-------- DOCUMENT PASSAGE --------

Of course on NVIDIA’s site they talk about the great uses for CUDA in industrial, science, medical, saving whales and helping Robb match his shoes to his socks according to mood , geographic biorhythm and astral plane aura mapping.. . Hey that’s all well and good but I am using it to crack passwords baby!! Namely MD5 passwords, why? Because databases and WPAv2 can suck it!!  I played around with this for a while on some custom code I wrote up and noticed about a 10-15% calculation performance increase, not bad. Then I used BarsWF http://3.14.by/en/md5 code (it went open source back in Nov 2010) and wholly smokes I noticed a mega honkin’ increase in password cracking speed for sure. Matter of fact that is the fastest MD5 cracker I have EVER used. Plus it reminds me that I am as good at writing code as a Flowbee is to giving you that Madison Avenue haircut.  Although, I’m just starting to fart around with oclHashCat-Plus and it looks VERY promising!! http://hashcat.net/oclhashcat-plus/  yeah…very promising.  Relaxed and groovy for sure right! Come on! can I get a witness! This is your video code daddy-o!!!

-------- GIVEN ENTRIES --------

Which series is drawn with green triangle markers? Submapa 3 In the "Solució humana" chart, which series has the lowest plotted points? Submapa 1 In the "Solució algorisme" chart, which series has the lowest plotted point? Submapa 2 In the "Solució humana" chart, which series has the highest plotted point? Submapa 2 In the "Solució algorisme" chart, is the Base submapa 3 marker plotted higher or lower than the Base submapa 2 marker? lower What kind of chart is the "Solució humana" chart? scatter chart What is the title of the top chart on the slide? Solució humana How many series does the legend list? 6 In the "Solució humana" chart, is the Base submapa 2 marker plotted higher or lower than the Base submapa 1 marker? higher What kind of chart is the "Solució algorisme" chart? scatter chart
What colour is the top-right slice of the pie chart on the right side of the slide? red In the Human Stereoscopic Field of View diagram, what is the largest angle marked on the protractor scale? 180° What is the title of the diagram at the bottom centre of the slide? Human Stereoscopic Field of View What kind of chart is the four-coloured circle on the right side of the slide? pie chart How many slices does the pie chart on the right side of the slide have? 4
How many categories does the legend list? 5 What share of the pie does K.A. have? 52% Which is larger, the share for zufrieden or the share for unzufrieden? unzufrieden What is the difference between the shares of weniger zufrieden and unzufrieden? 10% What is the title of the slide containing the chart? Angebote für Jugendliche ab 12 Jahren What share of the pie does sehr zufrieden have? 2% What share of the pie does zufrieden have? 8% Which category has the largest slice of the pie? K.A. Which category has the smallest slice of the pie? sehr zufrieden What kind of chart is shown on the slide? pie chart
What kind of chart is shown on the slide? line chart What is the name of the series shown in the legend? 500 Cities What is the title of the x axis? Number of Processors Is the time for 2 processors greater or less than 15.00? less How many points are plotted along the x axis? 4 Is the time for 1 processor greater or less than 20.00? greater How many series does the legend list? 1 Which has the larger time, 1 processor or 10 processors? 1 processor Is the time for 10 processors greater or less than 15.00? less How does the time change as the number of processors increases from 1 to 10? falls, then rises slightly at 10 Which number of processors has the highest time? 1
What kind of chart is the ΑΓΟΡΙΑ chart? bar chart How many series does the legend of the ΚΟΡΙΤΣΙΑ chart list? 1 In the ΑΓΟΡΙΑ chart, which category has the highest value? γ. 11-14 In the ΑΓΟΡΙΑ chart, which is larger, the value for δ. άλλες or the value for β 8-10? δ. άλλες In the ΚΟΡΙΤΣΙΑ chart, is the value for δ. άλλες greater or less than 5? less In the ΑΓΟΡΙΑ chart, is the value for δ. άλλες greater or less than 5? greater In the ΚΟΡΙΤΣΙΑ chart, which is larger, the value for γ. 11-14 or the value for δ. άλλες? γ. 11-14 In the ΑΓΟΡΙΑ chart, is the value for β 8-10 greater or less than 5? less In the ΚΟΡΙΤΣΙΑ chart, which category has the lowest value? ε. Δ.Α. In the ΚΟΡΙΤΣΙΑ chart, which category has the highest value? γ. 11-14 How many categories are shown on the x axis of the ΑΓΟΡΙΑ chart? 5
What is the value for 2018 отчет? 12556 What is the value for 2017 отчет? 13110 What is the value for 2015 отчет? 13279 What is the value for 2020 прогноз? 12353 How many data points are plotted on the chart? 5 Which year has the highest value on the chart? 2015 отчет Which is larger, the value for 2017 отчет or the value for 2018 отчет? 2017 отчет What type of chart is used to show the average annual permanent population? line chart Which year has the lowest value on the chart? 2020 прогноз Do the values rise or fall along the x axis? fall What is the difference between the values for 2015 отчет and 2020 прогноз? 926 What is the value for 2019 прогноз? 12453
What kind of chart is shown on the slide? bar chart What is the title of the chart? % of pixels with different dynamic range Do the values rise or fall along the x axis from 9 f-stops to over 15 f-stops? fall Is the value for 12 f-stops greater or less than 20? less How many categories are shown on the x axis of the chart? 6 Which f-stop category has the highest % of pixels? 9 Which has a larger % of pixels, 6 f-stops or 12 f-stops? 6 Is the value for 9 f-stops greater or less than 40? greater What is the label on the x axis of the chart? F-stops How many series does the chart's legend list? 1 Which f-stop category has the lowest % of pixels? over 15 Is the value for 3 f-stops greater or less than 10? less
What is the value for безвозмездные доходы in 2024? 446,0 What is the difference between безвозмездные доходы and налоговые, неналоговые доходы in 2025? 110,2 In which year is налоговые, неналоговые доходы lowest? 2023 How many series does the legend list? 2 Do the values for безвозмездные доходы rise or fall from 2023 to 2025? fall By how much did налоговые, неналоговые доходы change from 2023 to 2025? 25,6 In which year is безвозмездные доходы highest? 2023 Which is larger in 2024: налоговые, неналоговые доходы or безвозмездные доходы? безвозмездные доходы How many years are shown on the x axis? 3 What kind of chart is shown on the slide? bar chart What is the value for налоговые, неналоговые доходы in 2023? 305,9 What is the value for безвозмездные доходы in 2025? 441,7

--------

• [WORK TO COMPLETE]:
List every use for CUDA that the passage on CUDA password cracking says NVIDIA's site talks about. The records are material separate from the passage on CUDA password cracking.

• [REPLY]:
- industrial
- science
- medical
- saving whales
- helping Robb match his shoes to his socks according to mood, geographic biorhythm and astral plane aura mapping